Generally, for most use cases, just having two servers and good backups is the best option. If you have a greenzone, turn your VMs off, do your updates, turn them back on.
Updates essentially never cause issues. Not on hypervisors (at least not on KVM/Xen.) Putting in a lot of complexity, cost, or risk to mitigate a shark attack isn't worth it. You will focus on a false risk.
All of the hypervisors are built for this. It's the storage and clustering that may or may not be built for this. As a rule, highest performance systems are not clustered at all, the can't be. Clustering takes a performance hit.
But in the extreme performance space products like VMware and Starwind are the top dogs. Both have multiple solutions, but they are using tech like memory sharing, localized data, NVMEoF, log structuring, and others to do things that Gluster just can't do. So much so that products like Gluster sometimes use these techs on top to accelerate them (example: Starwind makes a CEPH accelerator platform.)
Clustering is done when the cost of clustering is low versus the risk of not clustering.

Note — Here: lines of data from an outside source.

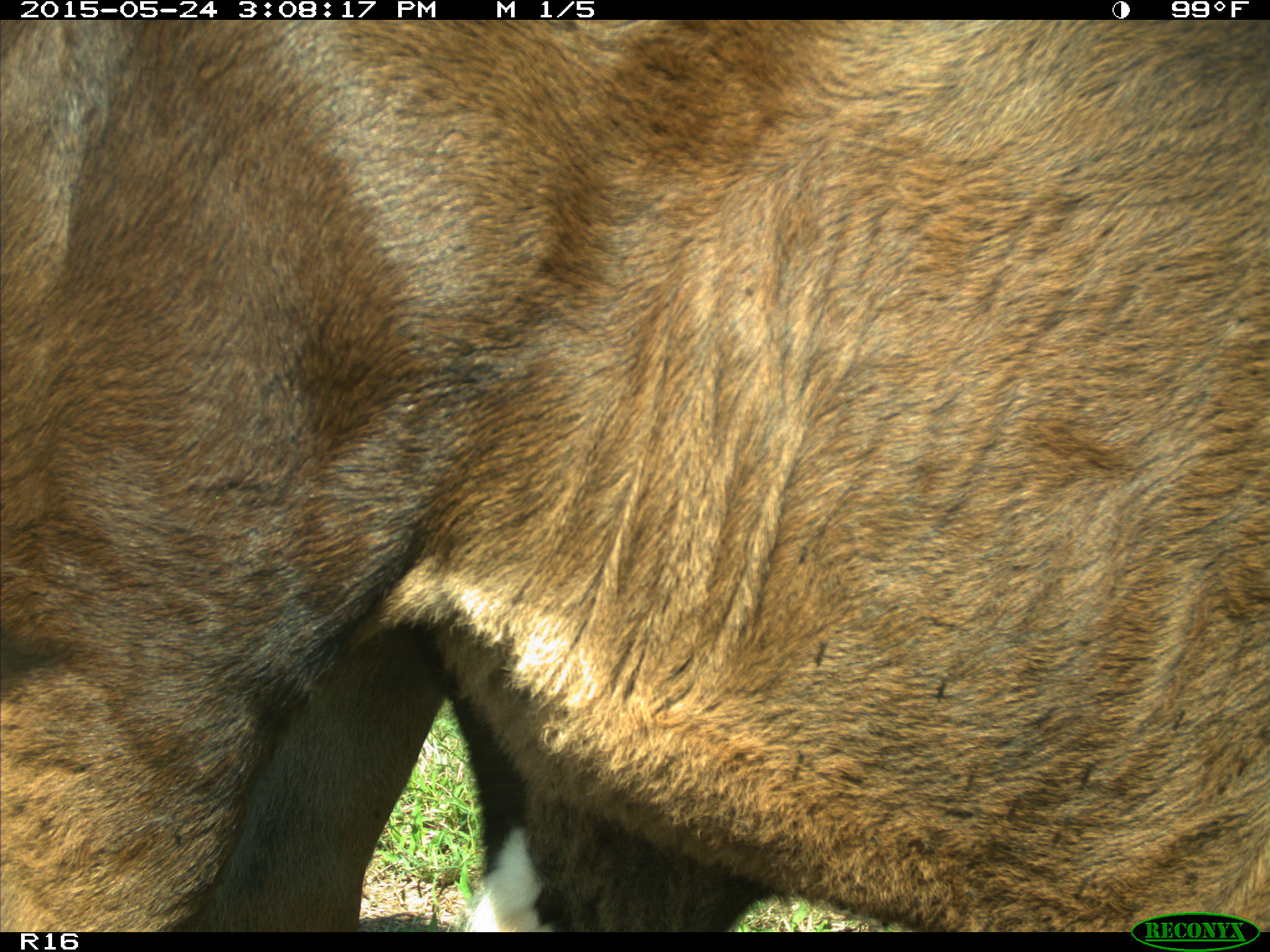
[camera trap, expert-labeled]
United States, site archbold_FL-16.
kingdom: Animalia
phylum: Chordata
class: Mammalia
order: Artiodactyla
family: Bovidae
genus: Bos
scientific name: Bos taurus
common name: domestic cow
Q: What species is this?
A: Bos taurus (domestic cow).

I would change that slightly to Clustering is done when the cost of clustering is low versus the cost of not clustering. A risk is always a cost, but some costs are not risks. For example taking down a hypervisor for maintenance vs moving guests to another node and taking down a free node for maintenance.
Sure, using risk cost vs investment cost as cost v cost is a perfect valid way to look at it. I use that all the time in the opposite way.
You can say that risk is a cost. Or conversely, you can look at the clustering cost up front as essentially a "financial event" similar to an outage.